Recentemente a Anatel abriu a Consulta Pública de número 25, buscando aprovação da Agenda Regulatória do biênio 2027-2028. Aproveitando o ensejo, a Vivo fez algumas considerações.
Dentre as petições da operadora, estão uma regulamentação clara para o serviço de internet D2D (direct-to-device), principalmente pretendido pela Starlink, e uma reformulação das bases regulatórias para o serviço de telefonia fixa no país.
A Vivo é uma das operadoras que questionam as concessões que empresas de internet via satélite vêm recebendo no Brasil. Essas teles temem que vantagens competitivas acabem sendo dadas a essas companhias.
As sugestões da Vivo à Anatel
No tocante à conexão D2D, que é a internet via satélite direto no celular, sem intermediação de infraestrutura terrestre, a Vivo pede que haja a criação de regras claras.
O objetivo dessas normas, conforme solicitação da operadora roxa, é submeter empresas como Starlink e Amazon Leo a regimes semelhantes aos que as operadoras tradicionais já estão submetidas.
Inclusive, há um receio por parte das teles de que a Starlink avance com o seu projeto de tornar-se uma operadora, passando a competir no mesmo mercado.
A questão, reclamam Vivo, Claro, TIM e companhia, é que se as empresas satelitais de fato entrarem no mercado de telefonia móvel do jeito que estão, ganharão certa vantagem competitiva, uma vez que atualmente operam sob regras diferentes.
Telefonia fixa com uma nova cara
Além de solicitações sobre a internet via satélite direto no celular, a Vivo também usou a Consulta Pública 25 da Anatel para falar sobre o serviço de telefonia fixa comutada (STFC).
Para a operadora, a agência regulatória precisa reformular as regras do setor no próximo biênio.
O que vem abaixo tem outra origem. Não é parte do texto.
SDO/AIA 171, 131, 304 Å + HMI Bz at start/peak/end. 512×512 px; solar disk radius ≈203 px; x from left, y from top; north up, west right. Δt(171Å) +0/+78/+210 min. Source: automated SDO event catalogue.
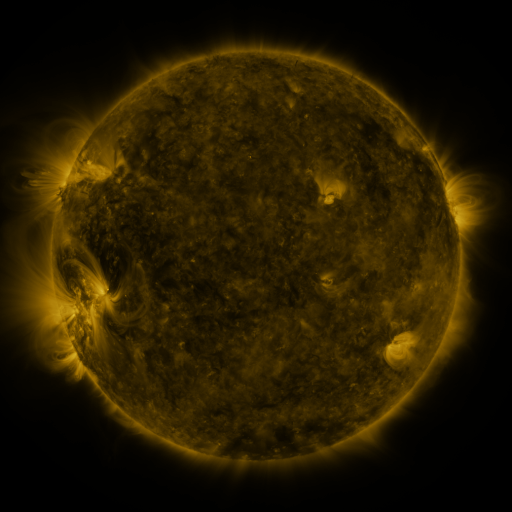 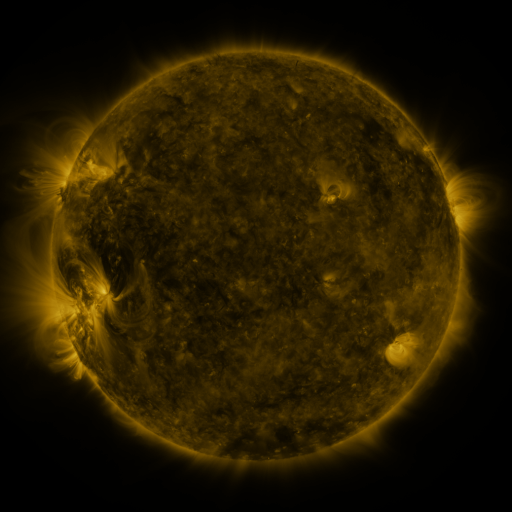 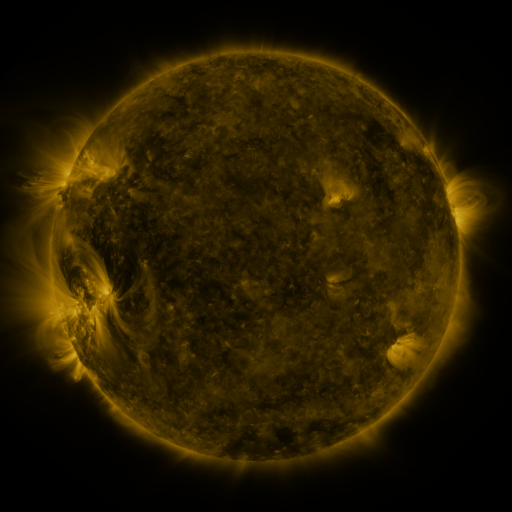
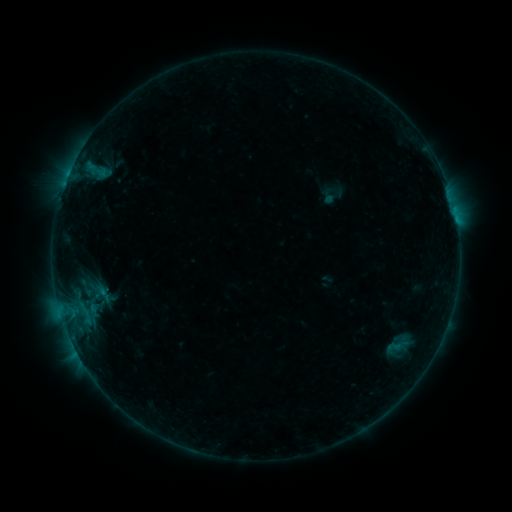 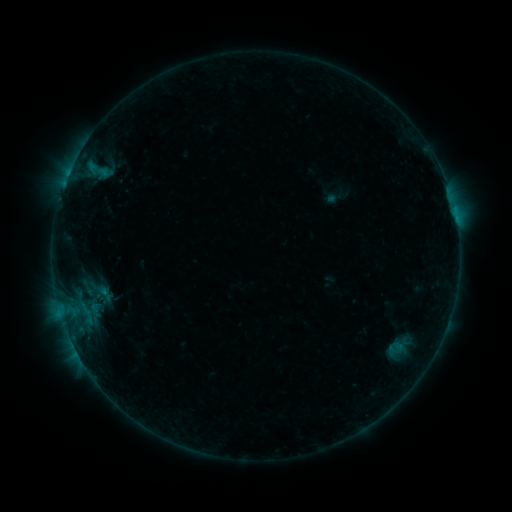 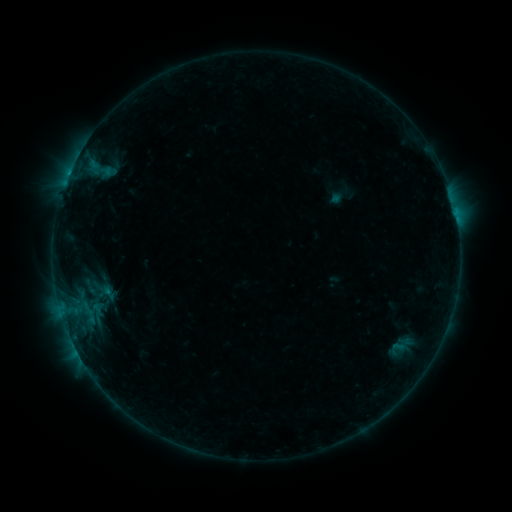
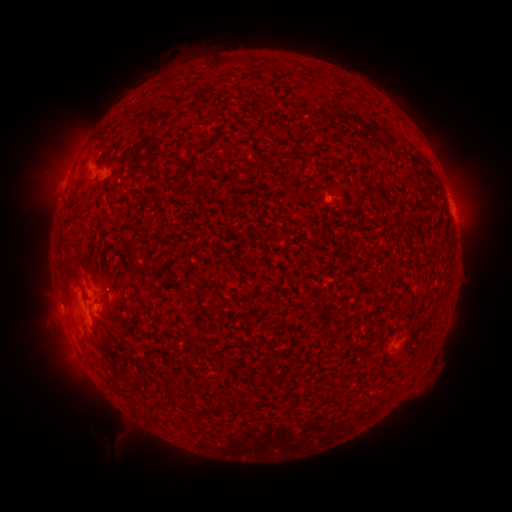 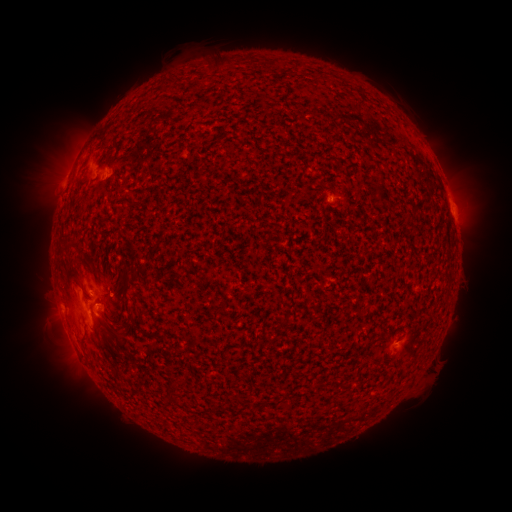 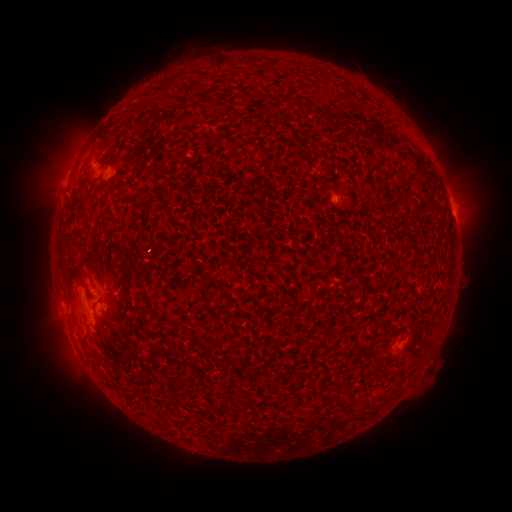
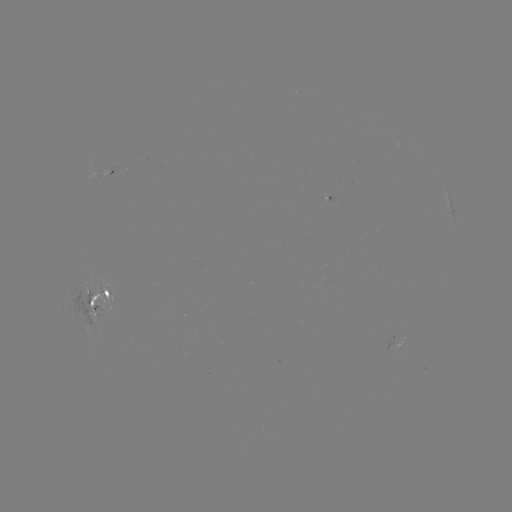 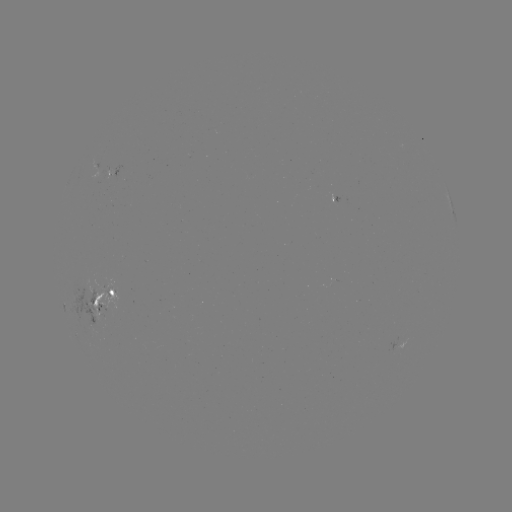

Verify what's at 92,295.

Há o entendimento de que algumas normas ainda vigentes já não fazem sentido.
A Vivo defende que essa pequena reforma no STFC seja tratada como prioridade e entrem em prática até o primeiro semestre de 2028.
Mais contribuições
Além dos dois principais eixos de pedido da Vivo, a operadora também sugeriu que o fechamento do edital de outorga da faixa dos 6 GHz, previsto para 2028, seja deixado para o biênio 2029-2030.
Segundo a tele, a faixa de 6 GHz, utilizada para conexões modernas de Wi-Fi, ainda não tem ocupação definida no Brasil.
Em outras palavras, a Vivo defende que ainda é cedo para debater sobre o espectro, uma vez que não existem equipamentos compatíveis com ela circulando em quantidade aceitável no país.
Por fim, a Telefônica Brasil também destacou a necessidade de se intensificar os debates sobre a regulamentação das inteligências artificias, entre outros temas.